Come riportato da UN News, gli operatori umanitari delle Nazioni Unite sono profondamenti preoccupati per l’uso indiscriminato di armi pesanti nelle aree residenziali dello Stato di Rakhine, in Myanmar, avvenuto durante i combattimenti tra le forze armate del Paese e l’esercito ribelle dell’Arakan.
Il portavoce delle Nazioni Unite Stéphan Dujarric ha dichiarato che le modalità utilizzate tra le parti coinvolte nel conflitto stanno danneggiando i civili e compromettono la capacità degli operatori umanitari di fornire assistenza alle persone in difficoltà.

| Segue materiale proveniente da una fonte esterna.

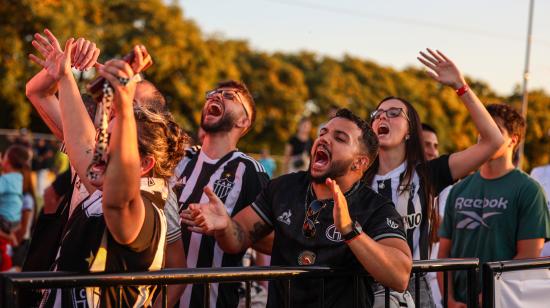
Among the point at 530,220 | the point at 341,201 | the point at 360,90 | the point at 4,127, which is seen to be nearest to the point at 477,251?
the point at 530,220

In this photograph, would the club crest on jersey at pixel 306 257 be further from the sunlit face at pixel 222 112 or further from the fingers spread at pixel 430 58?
the fingers spread at pixel 430 58

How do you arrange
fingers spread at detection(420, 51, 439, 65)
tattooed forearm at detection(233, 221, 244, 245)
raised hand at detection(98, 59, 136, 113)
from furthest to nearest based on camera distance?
fingers spread at detection(420, 51, 439, 65) → tattooed forearm at detection(233, 221, 244, 245) → raised hand at detection(98, 59, 136, 113)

UNOCHA riporta diversi episodi di incidenti avvenuti per l'utilizzo di granate, come quello avvenuto il 29 Febbraio scorso, durante il quale è esplosa vicino al mercato della capitale dello Stato, Sittwe, uccidendo almeno 21 civili e ferendone più di 30.

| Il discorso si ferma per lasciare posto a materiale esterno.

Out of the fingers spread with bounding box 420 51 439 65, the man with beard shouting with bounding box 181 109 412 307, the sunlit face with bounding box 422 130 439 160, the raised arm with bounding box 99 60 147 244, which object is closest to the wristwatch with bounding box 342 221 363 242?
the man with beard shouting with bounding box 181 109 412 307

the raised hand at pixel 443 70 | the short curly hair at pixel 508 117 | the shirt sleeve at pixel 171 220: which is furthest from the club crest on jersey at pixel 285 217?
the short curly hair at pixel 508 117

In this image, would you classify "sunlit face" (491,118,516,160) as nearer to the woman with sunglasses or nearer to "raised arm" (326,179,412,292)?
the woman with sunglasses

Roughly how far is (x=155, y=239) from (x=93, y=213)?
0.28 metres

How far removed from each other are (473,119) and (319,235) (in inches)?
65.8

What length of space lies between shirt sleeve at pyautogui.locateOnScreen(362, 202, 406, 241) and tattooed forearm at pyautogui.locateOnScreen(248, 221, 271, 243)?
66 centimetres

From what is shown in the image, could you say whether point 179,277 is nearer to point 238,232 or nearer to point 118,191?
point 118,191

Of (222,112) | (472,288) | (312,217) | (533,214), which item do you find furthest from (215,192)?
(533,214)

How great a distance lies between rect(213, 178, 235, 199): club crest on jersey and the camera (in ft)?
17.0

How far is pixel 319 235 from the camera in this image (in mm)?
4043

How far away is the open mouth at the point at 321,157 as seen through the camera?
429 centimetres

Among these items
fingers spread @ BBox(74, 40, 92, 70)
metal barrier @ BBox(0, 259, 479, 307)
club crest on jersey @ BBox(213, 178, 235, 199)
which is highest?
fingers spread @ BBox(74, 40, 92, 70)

Il 9 Marzo invece, per la seconda volta in due settimane, un proiettile è caduto in una zona residenziale della città, uccidendo otto civili e ferendone altri 12, tra cui cinque bambini.
Questi incidenti aumentano con l’intensificarsi dei combattimenti; si tratta soprattutto di attacchi aerei e bombardamenti. Come dichiarato da UNOCHA, questa situazione ha provocato un’ondata di movimenti migratori forzati in tutto il Paese con più di 300 mila persone che sono diventati profughi.

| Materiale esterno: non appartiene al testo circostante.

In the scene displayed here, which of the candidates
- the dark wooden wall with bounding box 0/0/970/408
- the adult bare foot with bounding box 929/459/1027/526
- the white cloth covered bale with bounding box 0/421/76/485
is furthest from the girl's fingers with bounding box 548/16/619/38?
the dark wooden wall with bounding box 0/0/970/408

Sono passati più di tre anni dal colpo di Stato militare che ha rovesciato il governo democraticamente eletto e, in mezzo a una violenta repressione di ogni opposizione e protesta, sono state uccise più di quattromila persone, tra cui centinaia di donne e bambine, con un bilancio probabilmente molto più alto. Nel Rakhine vive la minoranza Rohingya, per lo più musulmana. Centinaia di migliaia sono fuggiti di loro sono fuggiti attraverso il confine con il Bangladesh in seguito alla brutale repressione militare del 2017.
Stéphan Dujarric ricorda a tutte le parti coinvolte nelle ostilità i loro obblighi di proteggere i civili, compresi gli operatori umanitari, sulla base delle regole del Diritto Umanitario Internazionale.